EXERCISE DATA:
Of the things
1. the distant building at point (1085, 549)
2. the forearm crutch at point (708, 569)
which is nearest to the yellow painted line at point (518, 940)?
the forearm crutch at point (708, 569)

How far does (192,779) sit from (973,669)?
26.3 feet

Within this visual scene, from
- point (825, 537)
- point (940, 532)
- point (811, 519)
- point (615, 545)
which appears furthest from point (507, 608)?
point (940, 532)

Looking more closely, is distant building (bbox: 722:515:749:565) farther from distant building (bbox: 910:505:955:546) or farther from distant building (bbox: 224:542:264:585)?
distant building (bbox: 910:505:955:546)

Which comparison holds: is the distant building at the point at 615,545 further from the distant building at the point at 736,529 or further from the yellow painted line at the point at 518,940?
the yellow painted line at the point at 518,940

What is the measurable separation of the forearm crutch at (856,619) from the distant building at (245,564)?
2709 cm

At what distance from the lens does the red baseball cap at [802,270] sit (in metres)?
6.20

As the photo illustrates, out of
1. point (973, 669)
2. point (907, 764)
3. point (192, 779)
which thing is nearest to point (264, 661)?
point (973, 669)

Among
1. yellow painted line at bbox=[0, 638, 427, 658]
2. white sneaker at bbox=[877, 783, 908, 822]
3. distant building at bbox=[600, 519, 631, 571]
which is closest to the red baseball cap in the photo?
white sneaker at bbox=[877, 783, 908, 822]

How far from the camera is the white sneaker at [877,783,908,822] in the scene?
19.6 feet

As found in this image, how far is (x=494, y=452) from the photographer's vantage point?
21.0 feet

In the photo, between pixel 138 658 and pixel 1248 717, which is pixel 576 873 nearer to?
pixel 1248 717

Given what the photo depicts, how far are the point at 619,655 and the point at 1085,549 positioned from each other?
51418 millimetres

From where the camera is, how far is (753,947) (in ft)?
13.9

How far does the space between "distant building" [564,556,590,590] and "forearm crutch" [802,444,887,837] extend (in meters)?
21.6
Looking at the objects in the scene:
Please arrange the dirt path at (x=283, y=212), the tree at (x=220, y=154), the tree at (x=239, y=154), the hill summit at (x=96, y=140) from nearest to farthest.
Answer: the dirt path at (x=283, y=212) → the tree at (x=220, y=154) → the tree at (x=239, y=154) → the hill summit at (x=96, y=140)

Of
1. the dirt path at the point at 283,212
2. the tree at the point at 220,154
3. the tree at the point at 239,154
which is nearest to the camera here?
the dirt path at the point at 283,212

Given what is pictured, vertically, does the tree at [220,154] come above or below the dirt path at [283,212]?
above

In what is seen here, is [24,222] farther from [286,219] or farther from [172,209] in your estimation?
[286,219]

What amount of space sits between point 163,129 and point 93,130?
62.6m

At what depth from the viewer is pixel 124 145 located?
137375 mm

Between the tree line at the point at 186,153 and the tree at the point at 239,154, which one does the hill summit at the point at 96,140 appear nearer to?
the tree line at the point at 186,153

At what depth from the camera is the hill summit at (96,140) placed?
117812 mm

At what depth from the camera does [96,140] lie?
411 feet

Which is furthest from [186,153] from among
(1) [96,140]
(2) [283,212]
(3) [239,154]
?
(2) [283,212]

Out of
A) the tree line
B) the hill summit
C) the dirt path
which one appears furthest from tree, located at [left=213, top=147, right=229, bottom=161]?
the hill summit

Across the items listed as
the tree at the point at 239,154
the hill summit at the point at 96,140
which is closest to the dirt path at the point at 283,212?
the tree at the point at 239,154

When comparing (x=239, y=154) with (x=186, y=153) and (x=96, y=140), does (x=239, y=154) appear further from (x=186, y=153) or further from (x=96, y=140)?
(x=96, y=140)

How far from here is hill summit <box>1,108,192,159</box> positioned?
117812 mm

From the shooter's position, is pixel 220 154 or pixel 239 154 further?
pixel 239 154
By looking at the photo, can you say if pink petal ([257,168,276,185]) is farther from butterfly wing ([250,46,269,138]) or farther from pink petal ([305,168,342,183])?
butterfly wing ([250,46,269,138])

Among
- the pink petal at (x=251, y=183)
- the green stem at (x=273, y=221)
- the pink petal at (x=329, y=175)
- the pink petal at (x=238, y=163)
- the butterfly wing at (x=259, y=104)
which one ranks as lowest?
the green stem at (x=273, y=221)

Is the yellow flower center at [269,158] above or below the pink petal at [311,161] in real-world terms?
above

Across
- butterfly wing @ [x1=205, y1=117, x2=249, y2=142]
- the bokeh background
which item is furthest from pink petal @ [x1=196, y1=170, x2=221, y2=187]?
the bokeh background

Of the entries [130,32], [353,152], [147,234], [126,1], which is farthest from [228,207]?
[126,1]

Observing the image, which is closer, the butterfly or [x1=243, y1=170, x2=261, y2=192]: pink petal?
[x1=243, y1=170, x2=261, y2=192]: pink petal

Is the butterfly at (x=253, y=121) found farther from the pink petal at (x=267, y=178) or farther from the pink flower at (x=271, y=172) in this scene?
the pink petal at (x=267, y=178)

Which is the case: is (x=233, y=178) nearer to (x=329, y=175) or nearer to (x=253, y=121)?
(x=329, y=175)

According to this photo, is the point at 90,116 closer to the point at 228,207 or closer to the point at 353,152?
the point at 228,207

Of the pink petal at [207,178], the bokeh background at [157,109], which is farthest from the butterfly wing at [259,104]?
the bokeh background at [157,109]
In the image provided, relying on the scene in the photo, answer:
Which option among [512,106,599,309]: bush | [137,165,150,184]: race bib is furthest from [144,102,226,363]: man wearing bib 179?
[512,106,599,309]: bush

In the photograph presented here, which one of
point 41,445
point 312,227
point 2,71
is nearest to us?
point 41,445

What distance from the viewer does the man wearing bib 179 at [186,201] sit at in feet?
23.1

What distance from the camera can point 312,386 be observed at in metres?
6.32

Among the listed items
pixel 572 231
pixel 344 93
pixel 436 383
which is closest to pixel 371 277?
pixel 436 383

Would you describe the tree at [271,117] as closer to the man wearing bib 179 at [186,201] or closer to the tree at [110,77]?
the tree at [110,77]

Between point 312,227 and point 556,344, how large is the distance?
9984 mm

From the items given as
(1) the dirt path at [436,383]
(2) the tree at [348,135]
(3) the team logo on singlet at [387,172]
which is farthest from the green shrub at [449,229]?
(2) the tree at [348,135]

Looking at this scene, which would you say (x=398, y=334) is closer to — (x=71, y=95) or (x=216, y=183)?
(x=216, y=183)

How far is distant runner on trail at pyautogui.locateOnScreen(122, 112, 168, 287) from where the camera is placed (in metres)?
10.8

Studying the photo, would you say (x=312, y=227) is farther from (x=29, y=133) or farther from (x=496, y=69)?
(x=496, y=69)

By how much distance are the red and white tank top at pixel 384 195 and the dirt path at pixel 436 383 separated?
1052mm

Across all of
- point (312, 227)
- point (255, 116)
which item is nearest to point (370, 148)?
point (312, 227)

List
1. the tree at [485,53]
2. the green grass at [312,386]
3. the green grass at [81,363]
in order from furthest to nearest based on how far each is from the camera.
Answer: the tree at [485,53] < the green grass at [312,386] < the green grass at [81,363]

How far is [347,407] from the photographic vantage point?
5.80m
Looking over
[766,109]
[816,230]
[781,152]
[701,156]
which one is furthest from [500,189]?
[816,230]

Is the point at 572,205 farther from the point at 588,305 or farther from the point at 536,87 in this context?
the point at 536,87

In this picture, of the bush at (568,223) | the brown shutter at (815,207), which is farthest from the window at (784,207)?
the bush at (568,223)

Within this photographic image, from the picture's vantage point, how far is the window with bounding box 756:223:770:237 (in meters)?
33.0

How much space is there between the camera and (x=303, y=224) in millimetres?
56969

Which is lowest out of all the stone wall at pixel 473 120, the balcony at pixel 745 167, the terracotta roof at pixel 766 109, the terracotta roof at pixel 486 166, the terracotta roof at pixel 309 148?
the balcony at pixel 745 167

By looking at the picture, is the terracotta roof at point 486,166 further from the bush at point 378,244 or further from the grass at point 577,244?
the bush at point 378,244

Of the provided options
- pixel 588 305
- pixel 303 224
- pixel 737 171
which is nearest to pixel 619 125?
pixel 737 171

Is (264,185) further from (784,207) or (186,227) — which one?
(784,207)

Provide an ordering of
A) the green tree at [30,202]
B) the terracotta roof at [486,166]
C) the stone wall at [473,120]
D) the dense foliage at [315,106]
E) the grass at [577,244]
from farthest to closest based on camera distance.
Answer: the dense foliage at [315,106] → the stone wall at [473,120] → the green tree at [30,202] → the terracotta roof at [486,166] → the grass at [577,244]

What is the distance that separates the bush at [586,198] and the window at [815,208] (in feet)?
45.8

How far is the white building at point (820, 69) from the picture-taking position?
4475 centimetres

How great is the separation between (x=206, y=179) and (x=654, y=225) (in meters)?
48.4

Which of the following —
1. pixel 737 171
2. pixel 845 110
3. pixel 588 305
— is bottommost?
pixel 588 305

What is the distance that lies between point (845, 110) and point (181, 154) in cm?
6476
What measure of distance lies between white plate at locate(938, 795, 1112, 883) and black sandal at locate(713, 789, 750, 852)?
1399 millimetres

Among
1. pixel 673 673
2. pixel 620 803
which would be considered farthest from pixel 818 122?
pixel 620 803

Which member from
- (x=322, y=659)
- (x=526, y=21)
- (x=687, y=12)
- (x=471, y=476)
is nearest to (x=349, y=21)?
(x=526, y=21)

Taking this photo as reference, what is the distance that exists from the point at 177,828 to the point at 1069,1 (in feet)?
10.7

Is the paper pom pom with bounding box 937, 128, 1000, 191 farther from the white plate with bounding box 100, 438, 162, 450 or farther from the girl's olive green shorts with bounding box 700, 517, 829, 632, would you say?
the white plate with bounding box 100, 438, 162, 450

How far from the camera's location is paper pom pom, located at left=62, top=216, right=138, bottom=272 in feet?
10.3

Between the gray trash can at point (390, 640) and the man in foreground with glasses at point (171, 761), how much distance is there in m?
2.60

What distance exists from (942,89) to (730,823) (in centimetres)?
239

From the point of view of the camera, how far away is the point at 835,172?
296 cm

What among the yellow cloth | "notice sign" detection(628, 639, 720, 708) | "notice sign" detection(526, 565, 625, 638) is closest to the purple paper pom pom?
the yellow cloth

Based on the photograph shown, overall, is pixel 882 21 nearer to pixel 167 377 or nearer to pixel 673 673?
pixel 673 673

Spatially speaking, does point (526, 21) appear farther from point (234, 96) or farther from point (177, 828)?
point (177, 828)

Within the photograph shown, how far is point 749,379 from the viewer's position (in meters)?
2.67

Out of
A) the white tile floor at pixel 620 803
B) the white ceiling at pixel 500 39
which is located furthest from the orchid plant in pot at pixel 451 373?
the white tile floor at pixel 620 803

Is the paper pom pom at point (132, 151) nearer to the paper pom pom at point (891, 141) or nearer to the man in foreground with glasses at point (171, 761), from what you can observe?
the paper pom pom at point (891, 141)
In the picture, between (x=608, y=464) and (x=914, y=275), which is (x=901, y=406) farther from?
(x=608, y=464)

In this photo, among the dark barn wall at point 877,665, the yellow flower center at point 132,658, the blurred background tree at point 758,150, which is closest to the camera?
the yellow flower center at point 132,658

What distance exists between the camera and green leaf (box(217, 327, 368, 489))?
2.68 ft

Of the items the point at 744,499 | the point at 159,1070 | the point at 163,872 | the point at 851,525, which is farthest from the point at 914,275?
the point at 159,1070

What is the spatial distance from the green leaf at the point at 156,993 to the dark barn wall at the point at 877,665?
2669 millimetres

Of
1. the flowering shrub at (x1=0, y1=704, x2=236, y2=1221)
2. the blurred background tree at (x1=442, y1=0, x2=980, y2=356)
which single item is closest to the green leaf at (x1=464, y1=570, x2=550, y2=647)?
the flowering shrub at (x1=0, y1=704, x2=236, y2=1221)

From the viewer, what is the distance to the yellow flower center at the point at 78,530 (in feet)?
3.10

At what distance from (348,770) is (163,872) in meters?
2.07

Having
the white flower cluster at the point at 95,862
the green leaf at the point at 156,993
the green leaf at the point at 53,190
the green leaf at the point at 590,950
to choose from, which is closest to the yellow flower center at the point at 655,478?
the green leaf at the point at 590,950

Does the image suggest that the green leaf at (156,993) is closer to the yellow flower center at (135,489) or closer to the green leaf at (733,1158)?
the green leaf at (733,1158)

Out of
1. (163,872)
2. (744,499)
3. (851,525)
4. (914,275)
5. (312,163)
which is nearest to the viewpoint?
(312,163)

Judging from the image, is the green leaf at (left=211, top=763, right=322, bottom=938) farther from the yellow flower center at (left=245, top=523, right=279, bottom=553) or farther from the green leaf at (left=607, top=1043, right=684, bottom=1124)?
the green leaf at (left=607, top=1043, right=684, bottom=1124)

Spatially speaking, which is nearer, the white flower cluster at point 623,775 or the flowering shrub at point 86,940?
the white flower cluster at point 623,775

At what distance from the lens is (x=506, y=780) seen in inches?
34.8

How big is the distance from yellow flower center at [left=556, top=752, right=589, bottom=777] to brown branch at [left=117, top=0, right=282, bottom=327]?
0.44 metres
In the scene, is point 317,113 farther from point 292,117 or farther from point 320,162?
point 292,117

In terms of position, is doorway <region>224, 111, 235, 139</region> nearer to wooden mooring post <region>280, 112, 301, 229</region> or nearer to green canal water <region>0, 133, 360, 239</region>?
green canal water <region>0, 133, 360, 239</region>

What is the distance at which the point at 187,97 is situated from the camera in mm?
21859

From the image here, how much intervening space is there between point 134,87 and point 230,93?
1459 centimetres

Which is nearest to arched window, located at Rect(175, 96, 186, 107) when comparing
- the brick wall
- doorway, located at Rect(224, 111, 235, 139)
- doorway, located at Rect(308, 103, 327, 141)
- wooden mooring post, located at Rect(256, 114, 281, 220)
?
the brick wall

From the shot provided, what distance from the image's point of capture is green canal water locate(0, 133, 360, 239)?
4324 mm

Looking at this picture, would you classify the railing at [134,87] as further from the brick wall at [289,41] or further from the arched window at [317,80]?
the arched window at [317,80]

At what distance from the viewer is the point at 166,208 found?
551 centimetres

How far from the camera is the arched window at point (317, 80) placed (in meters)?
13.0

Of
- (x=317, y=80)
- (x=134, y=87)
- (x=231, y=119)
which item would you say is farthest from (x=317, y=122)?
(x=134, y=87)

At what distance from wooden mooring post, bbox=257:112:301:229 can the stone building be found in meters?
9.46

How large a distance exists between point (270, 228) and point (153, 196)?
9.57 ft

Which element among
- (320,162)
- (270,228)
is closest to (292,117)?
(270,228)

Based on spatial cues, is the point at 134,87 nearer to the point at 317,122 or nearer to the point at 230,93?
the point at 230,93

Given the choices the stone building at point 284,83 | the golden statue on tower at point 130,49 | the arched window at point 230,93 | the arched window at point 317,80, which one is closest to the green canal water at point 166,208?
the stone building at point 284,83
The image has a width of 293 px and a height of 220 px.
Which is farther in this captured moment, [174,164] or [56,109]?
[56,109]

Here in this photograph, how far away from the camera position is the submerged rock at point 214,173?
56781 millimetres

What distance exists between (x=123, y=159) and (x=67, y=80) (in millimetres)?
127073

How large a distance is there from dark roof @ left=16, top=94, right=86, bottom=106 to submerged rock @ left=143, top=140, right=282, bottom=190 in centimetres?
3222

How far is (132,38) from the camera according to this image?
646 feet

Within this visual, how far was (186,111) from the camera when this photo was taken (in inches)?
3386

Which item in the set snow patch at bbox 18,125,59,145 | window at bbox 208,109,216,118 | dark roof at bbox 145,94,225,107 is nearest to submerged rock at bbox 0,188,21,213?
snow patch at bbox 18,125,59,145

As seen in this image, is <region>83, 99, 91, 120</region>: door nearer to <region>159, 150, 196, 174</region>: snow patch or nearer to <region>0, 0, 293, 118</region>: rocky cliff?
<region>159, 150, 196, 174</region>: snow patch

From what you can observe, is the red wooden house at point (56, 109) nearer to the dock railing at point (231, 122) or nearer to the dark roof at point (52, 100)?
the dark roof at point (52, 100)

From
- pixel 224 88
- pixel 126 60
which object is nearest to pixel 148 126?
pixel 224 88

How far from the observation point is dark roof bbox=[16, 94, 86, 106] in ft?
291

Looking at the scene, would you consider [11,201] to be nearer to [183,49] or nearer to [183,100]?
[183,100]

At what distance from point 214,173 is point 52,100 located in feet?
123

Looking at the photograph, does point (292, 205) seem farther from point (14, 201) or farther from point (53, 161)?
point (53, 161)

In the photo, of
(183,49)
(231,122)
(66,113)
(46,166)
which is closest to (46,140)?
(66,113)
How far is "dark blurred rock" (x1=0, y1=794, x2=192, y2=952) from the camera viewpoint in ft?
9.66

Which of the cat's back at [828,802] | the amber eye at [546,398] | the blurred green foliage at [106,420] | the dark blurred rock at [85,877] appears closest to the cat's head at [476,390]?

EXERCISE INSTRUCTIONS: Rewrite everything from "Provide an ordering of" down to "Answer: the dense", changing "camera distance" to "distance from the camera" and leaving the rest of those lines untouched.

EXERCISE SOLUTION:
Provide an ordering of
A) the green tree at [30,202]
B) the terracotta roof at [486,166]
C) the stone wall at [473,120]
D) the dense foliage at [315,106]
E) the grass at [577,244]
from farthest to closest based on distance from the camera.
Answer: the dense foliage at [315,106] → the stone wall at [473,120] → the green tree at [30,202] → the terracotta roof at [486,166] → the grass at [577,244]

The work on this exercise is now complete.